石積みの波止場から沖に突き出た浮き桟橋に停泊中の30m級ジャンクは、20m級よりも喫水が深そうで、20m級の様な強襲揚陸機能は無い様に見える。
一応昨日の戦闘から、60m級大型輸送船は、明代中期の外征船団の提督「鄭和」の戦艦に倣って『宝船』、20m級強襲揚陸用軽疾船は元軍のそれに倣って『抜都魯』とコードを定められていたが、ここに停泊中の船はそのどちらにも属していない。
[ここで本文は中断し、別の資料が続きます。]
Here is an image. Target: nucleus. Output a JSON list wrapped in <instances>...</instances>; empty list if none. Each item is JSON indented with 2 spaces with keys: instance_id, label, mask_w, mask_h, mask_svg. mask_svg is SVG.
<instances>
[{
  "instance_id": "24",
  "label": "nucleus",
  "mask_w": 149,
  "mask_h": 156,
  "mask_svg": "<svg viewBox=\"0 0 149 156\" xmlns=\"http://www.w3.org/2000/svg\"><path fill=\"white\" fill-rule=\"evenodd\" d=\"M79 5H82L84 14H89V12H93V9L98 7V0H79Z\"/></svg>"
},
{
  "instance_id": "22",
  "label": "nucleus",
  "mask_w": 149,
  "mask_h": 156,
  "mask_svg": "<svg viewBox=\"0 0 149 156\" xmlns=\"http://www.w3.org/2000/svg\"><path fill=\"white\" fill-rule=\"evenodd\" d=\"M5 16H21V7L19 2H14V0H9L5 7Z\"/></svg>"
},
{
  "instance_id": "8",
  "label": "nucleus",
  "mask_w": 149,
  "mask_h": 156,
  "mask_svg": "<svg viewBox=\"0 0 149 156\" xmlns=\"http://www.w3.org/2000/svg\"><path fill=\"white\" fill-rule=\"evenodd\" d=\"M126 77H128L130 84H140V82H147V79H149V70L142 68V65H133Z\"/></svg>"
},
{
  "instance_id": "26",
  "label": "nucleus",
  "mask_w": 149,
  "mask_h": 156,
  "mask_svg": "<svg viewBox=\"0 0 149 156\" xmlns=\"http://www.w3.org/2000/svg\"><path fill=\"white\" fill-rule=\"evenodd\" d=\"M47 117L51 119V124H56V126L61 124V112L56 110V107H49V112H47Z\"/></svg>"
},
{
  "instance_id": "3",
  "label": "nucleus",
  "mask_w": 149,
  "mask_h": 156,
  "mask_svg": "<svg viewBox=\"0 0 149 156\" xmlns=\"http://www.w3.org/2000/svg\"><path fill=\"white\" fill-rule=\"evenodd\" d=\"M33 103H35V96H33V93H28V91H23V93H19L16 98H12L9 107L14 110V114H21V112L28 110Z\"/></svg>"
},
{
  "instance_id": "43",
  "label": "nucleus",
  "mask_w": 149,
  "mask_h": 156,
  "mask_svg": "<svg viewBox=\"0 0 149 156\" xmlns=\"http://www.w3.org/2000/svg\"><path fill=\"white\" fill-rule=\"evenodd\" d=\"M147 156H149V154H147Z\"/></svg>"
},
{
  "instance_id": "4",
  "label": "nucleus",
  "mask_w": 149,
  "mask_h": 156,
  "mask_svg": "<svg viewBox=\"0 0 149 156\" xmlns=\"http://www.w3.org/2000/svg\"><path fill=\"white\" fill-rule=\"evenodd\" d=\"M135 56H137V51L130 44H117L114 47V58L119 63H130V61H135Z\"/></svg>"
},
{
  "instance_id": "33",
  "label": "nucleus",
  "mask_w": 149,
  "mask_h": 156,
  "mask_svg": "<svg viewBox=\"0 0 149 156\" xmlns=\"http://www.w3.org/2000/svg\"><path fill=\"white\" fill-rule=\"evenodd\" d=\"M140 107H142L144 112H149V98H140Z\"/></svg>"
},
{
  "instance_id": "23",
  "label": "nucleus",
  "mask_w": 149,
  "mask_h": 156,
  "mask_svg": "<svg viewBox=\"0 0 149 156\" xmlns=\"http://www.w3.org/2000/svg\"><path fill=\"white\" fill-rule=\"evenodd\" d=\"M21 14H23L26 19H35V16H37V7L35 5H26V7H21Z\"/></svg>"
17号艇の接近を認めた島の勢力は、5隻の艀を出して接近して来る。
高速艇乙は艇の長さは11mしか無いから、容易い獲物だとでも思っているのか、艀の乗組員は派手に火縄銃か突火槍だかの発砲音を響かせて威嚇している。
相手がいくら火縄銃を発射しても、距離300mでは命中は望めまい。
艇長が双眼鏡で確認すると、間違いない、弁髪だ。
「軽機! 目標、艀の海賊。撃て。」艇長が軽機関銃に射撃を命じる。
重機の弾は30m級を破壊するために温存しておきたいし、91式手榴弾を発射しても彼我共に移動中だから命中させるのは難しい。
擲弾筒手2名は38式小銃、通信士は38式騎銃で戦闘に参加した。
96式軽機関銃の発射速度は550発/分。弾倉は30発入りだから、連射を続ければ3秒ほどで撃ち尽くしてしまう。射手は頻繁に弾倉交換を行わなければならない。
揺れる高速艇からの射撃だから、艀1隻当たりに弾倉1個は費やさざるを得ないので、5隻を制圧し終わった時には、船上には空弾倉5個と150発の薬莢が散らばっていた。
艀の水上ピケット隊を蹴散らした後、17号艇は擲弾筒の最大射程付近まで、接敵する。
先ず重機が焼夷弾を敵30m級に連射する。
次いで擲弾筒が30m級に狙いを定めた時、楯を並べて水際に進出してきた10名ほどの敵兵が弓を構える。
軽機がすかさず射撃を加え、敵は弓を飛ばす暇も無く倒れ伏す。
重機は弾種を徹甲弾に変更し、港付近の建物群を掃射する。
建物から新たに飛び出ようとしていた敵兵が、脆い建物ごと粉砕される。
火の手の上がった30m級には、海賊数人が取り付いて何とか消火しようと試みているが、連続して撃ち込まれた手榴弾がそれを阻止する。
17号艇は再度、重機関銃による30m級の破壊を試み、港を後にした。
島を周回して、他に船がいないかどうかを確かめるためだ。
そしてもう一度、この島の別の港を襲撃してから、島を離れた。
手持ちの焼夷弾が尽きたからだ。
徹甲弾と手榴弾で、更に2隻の船を破壊する事は出来たが、炎上させるには至らなかった。
遠ざかる島を見ながら、艇長は「再度の攻撃を要す。」と地図に記入した。